** start Provided information **

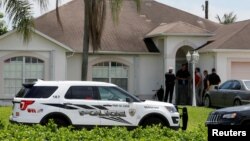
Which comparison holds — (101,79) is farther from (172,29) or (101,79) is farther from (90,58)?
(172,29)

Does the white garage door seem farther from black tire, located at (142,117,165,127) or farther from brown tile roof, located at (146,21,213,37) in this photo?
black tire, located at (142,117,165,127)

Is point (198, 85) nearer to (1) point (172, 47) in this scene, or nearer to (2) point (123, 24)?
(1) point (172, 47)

** end Provided information **
** start Provided information **

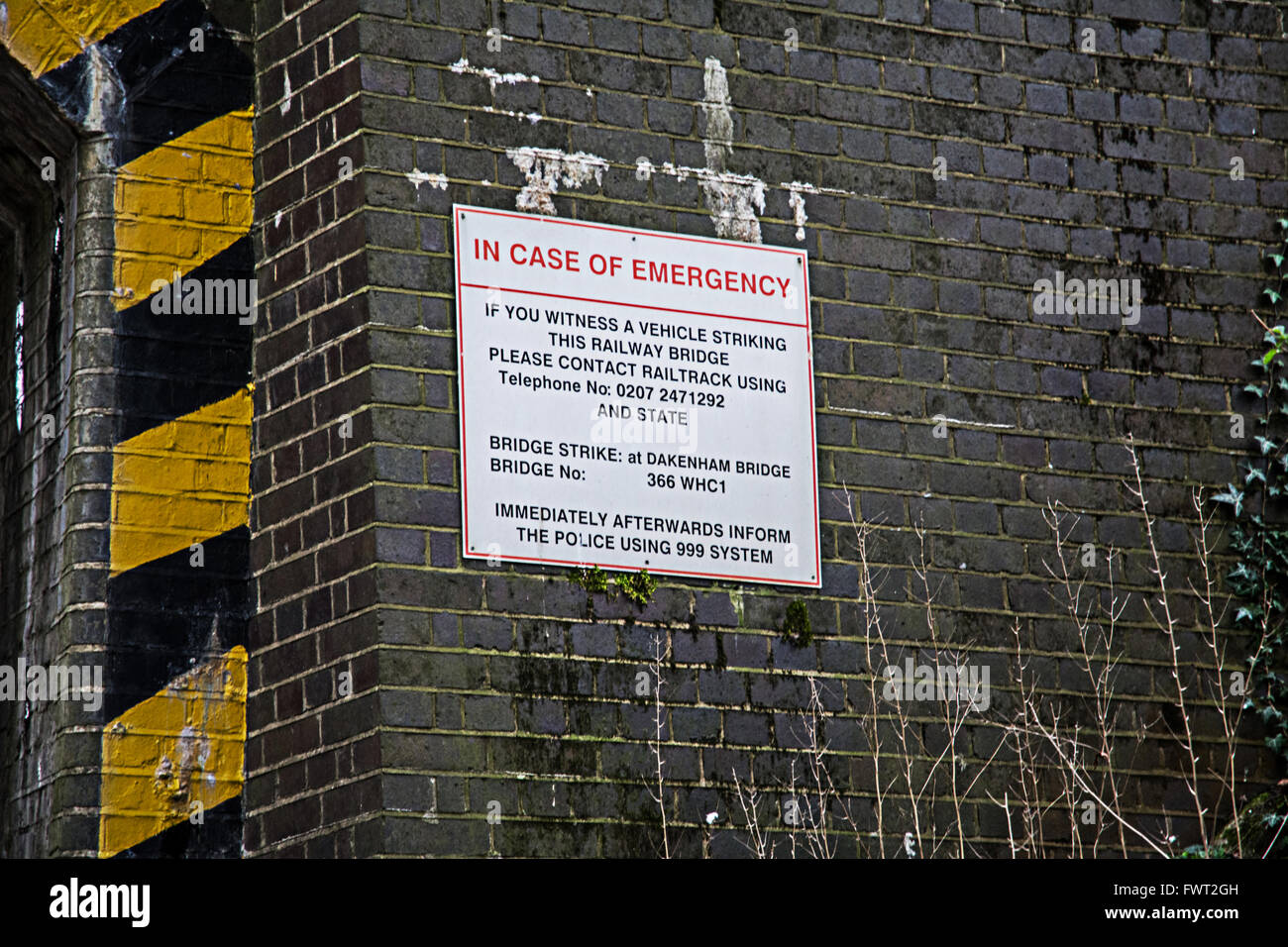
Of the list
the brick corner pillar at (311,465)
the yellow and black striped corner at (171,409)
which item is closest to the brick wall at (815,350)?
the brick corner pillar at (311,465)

** end Provided information **
** start Provided information **

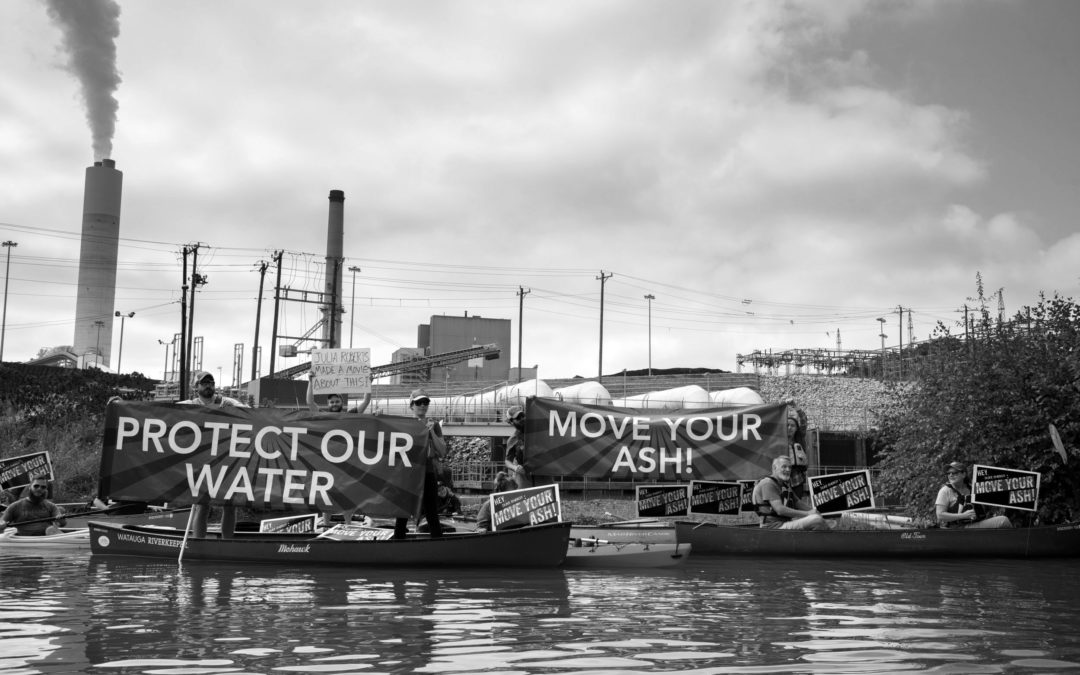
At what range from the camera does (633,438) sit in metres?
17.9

** end Provided information **

Count the lines in the entries above that contain the word "located". Reply with the number only.

#### [Task result]
2